Ungkapan ‘banyak anak banyak rejeki’ hingga kini masih sering kita dengar, yang berarti sang Ibu lebih sering melahirkan. Padahal, melahirkan bayi membutuhkan bermacam persiapan. Sebelum memutuskan untuk hamil lagi, pikirkan dulu apakah pada umurnya saat ini si Kecil sudah siap punya adik?
Tubuh Ibu perlu rentang waktu untuk ‘diisi’ atau hamil kembali. Selama menjalani masa kehamilan dan menyusui, cadangan nutrisi dalam tubuh Ibu banyak tersedot, terutama zat besi dan kalsium.
Jadi, berapa jarak antarkehamilan yang ideal? Menurut Journal of the American Medical Association, jaraknya adalah 2-5 tahun. Bila jarak terlalu pendek (sebelum dua tahun), tubuh Ibu dikhawatirkan belum kembali pulih dari kehamilan dan persalinan sebelumnya, ditambah lagi Ibu perlu menyusui bayinya. Jarak kehamilan yang terlalu jauh pun (setelah lima tahun), menyebabkan kemampuan tubuh untuk hamil kembali dengan segala konsekuensinya telah menurun. Ibu seperti menjalani kehamilan pertama lagi.
Bila hamil kembali hanya berselang enam bulan dari kelahiran sebelumnya, dikhawatirkan bayi akan berisiko mengalami prematur atau berat bayi lahir rendah (BBLR). Risiko gangguan tersebut juga masih mungkin terjadi pada bayi-bayi yang lahir selang 7-17 bulan setelah kelahiran sebelumnya. Jika Ibu ingin hamil lagi setelah kehamilan sebelumnya, rentang waktu 18-23 bulan cukup untuk pemulihan tubuh Ibu, termasuk ‘mengganti’ waktu tidur yang hilang untuk menyusui lagi.
Rentang waktu antara kehamilan sebelumnya yang cukup memberikan keuntungan bagi anak-anak juga. Kakak beradik yang berjarak lebih dari dua tahun memiliki kemampuan membaca dan matematika lebih tinggi dibandingkan anak-anak yang terpaut kurang dari dua tahun. Di sisi lain, apabila jarak antarkehamilan minimal dua tahun, anak yang lebih besar kemungkinan sudah disapih dan ikatan batin orang tua dan anak sudah terbentuk.
Perbedaan jarak kehamilan juga memberi kesempatan bagi anak-anak yang sudah ada, atau sang kakak lebih mandiri dan memiliki tanggung jawab kepada adiknya.

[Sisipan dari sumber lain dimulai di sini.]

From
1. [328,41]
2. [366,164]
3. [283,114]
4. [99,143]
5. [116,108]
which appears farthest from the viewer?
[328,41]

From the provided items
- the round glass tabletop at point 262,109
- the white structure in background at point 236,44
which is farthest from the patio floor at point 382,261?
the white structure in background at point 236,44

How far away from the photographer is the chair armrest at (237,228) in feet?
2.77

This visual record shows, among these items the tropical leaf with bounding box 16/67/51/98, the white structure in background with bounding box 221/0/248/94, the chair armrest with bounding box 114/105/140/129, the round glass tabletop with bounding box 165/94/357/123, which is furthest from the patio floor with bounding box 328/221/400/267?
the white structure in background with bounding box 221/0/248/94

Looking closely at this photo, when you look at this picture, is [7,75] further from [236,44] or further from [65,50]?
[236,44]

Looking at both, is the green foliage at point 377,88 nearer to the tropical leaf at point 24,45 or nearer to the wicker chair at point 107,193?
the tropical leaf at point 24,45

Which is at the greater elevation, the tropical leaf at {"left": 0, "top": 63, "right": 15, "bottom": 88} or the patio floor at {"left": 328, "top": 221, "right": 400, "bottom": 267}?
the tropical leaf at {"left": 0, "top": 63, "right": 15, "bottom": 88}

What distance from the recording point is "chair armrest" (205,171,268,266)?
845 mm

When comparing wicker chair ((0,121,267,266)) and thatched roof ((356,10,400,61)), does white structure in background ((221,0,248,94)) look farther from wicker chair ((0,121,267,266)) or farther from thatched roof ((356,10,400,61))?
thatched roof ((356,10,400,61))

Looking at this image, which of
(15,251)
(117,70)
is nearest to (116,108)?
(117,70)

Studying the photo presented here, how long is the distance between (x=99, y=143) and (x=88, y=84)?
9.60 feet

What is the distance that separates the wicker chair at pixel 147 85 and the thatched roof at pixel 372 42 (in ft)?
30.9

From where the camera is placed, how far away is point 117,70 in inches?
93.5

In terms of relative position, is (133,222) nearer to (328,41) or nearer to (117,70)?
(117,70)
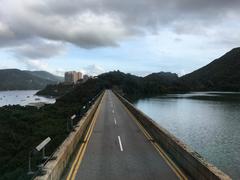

Bagi sang adik, maka ia akan mendapatkan stimulasi dari orang tua dan kakaknya yang banyak bermain dan mengajaknya bicara. Antara keduanya juga tidak ada rasa persaingan, karena orang tua bisa memberikan perhatian sama besar kepada masing-masing anak.
Berkaitan dengan faktor menyusui, banyak yang bertanya ‘apakah selama menyusui masih bisa hamil?’ Jawabannya adalah “ya’. Meski sebagian ibu menyusui belum mendapat haid setelah melahirkan, namun tubuh tetap memiliki kemampuan untuk mengeluarkan sel telur. Hal itu baru diketahui ketika mengalami ovulasi (pengeluaran sel telur masak dari ovarium) dua minggu kemudian, yakni saat haid.
Jika Ibu belum ingin hamil kembali namun telah aktif melakukan hubungan intim dan masih dalam periode menyusui, gunakanlah alat kontrasepsi. Sebaiknya Ibu memilih metode kontrasepsi yang sesuai bagi Ibu, tidak berbahaya bagi bayi, serta tidak mengganggu produksi ASI.
Wanita yang memberikan ASI Eksklusif berkemungkinan mengalami penundaan haid selama setahun atau lebih dengan catatan bayi menyusu sepanjang hari. Namun, bila bayi pada awal-awal kelahirannya lebih banyak tidur pada malam hari, maka kemungkinan akan haid lagi lebih cepat, yaitu kira-kira 3-8 bulan setelah persalinan. Hal itu disebabkan karena menyusui akan membantu menahan pengeluaran hormon-hormon yang merangsang ovulasi, walaupun tentu saja hal ini bukan jaminan penuh.
Setelah mendapatkan penjelasan tadi, pertimbangkanlah masak-masak kapan sebaiknya Ibu hamil lagi. Tentunya Ibu tidak menginginkan kesenangan menggendong bayi kecil malah berganti menjadi kerepotan lain akibat harus mengurus tambahan adik bayi yang baru lahir.